■ 課題一覧:
A: イメージトレーニングに関する文章によると、フリースローの実験でBのグループはどのように練習しましたか。
B: イメージトレーニングに関する文章を、最後の文の後から書き継いでください。

+++ 対象の文章

イメージトレーニングって本当に効果あるの?

イメージトレーニングの効果は多くの実験で証明されています

人間の脳は、想像で体を動かしたことと、実際に体を動かしたことの判断がつかないといわれています。バスケットボールのフリースローを使ったこんな実験があります。Aのグループはフリースローを実際に10回行い、Bのグループは体を動かさず、頭の中だけで10回練習を行いました。その後、実際にフリースローを行ったところ、どちらのグループも上達度が同じだったのです。このように、イメージトレーニングの効果を裏付ける実験は数多くあります。
イメージトレーニングはやればやるほど上達します。オリンピックを控えたスピードスケートの選手たちが、レース本番を毎日イメージするというトレーニングを行っていたことがあります。最初はイメージする映像はぼやけていましたが、訓練するうちに鮮明に見えるようになってきたといいます。氷の感覚や風や匂いまで感じられた選手もいたそうです。
イメージトレーニングは、特にけがをしたときに効果を発揮します。けがの治療をしながら、練習しているところをイメージすることで、練習量を補うことができるのです。イメージは自由なので、想像の中で一流選手と対戦したり、オリンピックの試合に出場したりすることもできます。

++++++
+++ データ欄

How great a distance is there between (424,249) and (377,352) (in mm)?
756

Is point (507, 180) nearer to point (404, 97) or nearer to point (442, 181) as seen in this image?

++++++

■ 項目別解答:
A: 体を動かさず、頭の中だけで10回練習しました。

B:
あえて苦しい場面をイメージする方法もあります。緊張している場面や、苦手な対戦相手と試合している場面を想像し、そこからどうやって抜け出したかまでを繰り返しトレーニングすることで、実際にその場面になったときでも、どう対処すればいいのかがわかるようになります。
幼稚園の運動会を見ていると、園児はゴール前で大体失速します。ゴールが見えると、そこで終わりと思ってしまうからでしょう。競走競技では、実際のゴールよりも先にゴールを設定しておくのがいいのです。ゴールを突っ切って走り抜けば、最後までスピードは落ちません。また、卓球やテニスの試合などで、あと1点取れば勝てる場面になったとします。ここで「勝ったな~」と思うと、逆転されることがよくあります。このときは、「あと2点で勝てる」と想像します。戦略として自分の中でわざと思い違いをしておくと、いい結果が出るのです。